### Text passage
A little over a week ago Nick sent off this tweet about determining drive quality independent of outcome. After some help and conversations with him, I think I've gotten to an okay spot to talk about my model for Predicted Drive Points in CFB https://twitter.com/nickwan/status/1305570840726122501
So what exactly is this model?

This first swing is a logistic regression to determine the probability a team scores a Touchdown, Field Goal, Safety, or have a Turnover go for a Touchdown on a given drive. From these probabilities I calculate a simple expected value
What are the inputs?

Success Rate - % of time the offense gets 40% of yards to go on 1st down, 60% on 2nd, convert on 3rd or 4th
Points Created - Total EPA * Success Rate
EPA/Play
Standard Deviation of EPA
Starting yardline
Score Difference
# of plays
Starting time of drive
So how well do each of the Logistic Regressions predict their desired outcome? Shockingly well tbh

I apologize for the lack of titles (pROC is annoying), but clockwise these are TD - 0.984, then FG - 0.849, then Opp TD - 0.884, and Safety - 0.96. This is promising.
This does lead to an issue off the cuff. ~15% of the time a drive is predicted to score >7 points. To circumvent this problem it would be best to do a multinomial logistic regression, (s/o @PFF_Eric for that insight) but I do not feel comfortable enough with that rn to use it
Okay cool that each of these are ~accurate, but what do the best drives look like according to the model?

One of the best is this drives is from when App State played Idaho in 2015. 15 plays, 93 yards, with consistent gains. This is good, you would expect to score from this
And what do the worst drives look like?

This is the worst drive according to the model. A 2 play pick 6 by BYU in their 2019 Week 1 matchup against Utah. I am not terribly sure how to feel about the worst drives all looking like this
Good cherrypicks, but how well does it predict drive outcome on the whole?

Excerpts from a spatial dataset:
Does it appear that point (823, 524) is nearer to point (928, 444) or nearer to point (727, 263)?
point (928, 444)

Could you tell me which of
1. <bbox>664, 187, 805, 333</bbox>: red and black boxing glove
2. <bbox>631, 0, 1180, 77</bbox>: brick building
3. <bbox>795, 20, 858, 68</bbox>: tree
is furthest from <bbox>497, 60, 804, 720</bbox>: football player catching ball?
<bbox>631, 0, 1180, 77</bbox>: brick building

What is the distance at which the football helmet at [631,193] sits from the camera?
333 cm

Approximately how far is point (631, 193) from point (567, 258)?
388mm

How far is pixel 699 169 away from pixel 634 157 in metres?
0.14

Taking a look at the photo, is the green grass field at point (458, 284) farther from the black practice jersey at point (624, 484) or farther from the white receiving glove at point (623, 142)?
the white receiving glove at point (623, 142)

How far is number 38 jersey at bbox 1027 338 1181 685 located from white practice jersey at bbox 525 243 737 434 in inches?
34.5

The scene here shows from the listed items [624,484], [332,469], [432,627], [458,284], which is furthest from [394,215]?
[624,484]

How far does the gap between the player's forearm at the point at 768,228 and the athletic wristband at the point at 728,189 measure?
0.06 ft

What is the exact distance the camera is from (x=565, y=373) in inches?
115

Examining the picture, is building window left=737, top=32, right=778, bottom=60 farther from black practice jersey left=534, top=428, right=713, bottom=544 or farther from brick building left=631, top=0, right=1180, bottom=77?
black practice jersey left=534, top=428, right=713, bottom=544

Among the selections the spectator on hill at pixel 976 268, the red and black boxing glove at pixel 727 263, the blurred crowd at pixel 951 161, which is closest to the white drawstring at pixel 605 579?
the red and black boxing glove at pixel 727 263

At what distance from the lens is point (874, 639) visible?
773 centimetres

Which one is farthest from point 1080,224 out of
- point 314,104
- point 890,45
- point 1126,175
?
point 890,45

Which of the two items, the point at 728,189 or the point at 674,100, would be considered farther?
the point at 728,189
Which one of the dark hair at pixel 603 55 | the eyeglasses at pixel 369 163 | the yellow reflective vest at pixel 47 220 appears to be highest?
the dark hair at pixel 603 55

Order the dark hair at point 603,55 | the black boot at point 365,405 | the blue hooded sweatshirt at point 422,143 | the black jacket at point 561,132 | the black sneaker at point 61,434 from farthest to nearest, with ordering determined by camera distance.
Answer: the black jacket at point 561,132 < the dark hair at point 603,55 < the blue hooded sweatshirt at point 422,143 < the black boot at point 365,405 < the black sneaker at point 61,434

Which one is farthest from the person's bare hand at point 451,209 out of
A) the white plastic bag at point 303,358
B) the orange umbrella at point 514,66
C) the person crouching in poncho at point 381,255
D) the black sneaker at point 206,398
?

### Short exercise
Write the next part of the thread on the Predicted Drive Points model for college football, picking up after its final question.

### Output of the task
It generally follows the trend of actual scoring well, but it underpredicts FGs. This seems to even out though considering how small the residuals usually are.
It has the added bonus that it can tell us how good Touchdown drives were. Considering the left-tailed nature of the histogram, it also lets us know that not all TD drives are created equal. It is unlikely, but sometimes bad drives still end up as TDs
So what can it tell us in a given game?

Overall it lets us look at what were the most successful drives were, so we can identify the spikes in play for a team. Additionally It lets us identify drives where teams should have done better or worse (Cuse Drive 5, Pitt Drive 17)
This lines up with what we know about the game too! Syracuse had a couple good early drives, and then were absolutely shut down by the Pitt D, while Pitt was generally more consistent.
Wait, if it lines up with what happens on a drive level during a game, does it predict game-level scoring?
A quick note on this, we won't be looking at points scored, but total points. So if a team scores 7 TDs and throws a Pick 6, they scored 49 points but had 42 total points
Caveats aside, does it line up with Game-Level scoring?

Yes. It definitely does. It does not line up perfectly, however the distributions look nearly identical, and the residuals are clustered near 0. This is a great sign
If it generally lines up with Game-level scoring, does it line up with Season-Level scoring?

The distribution again lines up, but the residuals are generally higher, being +/- 50 points on the high ends. But they are extremely well correlated, with an r^2 ~.99
It looks up it lines up pretty well, but we should do a sniff test. Who are the best and worst teams in terms of Predicted Drive Points?

This passes the sanity check. Most of the top teams are CFP-level offenses, and most of the bottom teams were teams that won very few games.
It also passes the CFB "duh" test by saying that 2019 LSU was the best team of the CFP era, while 2019 Akron was the worst team of the CFP era.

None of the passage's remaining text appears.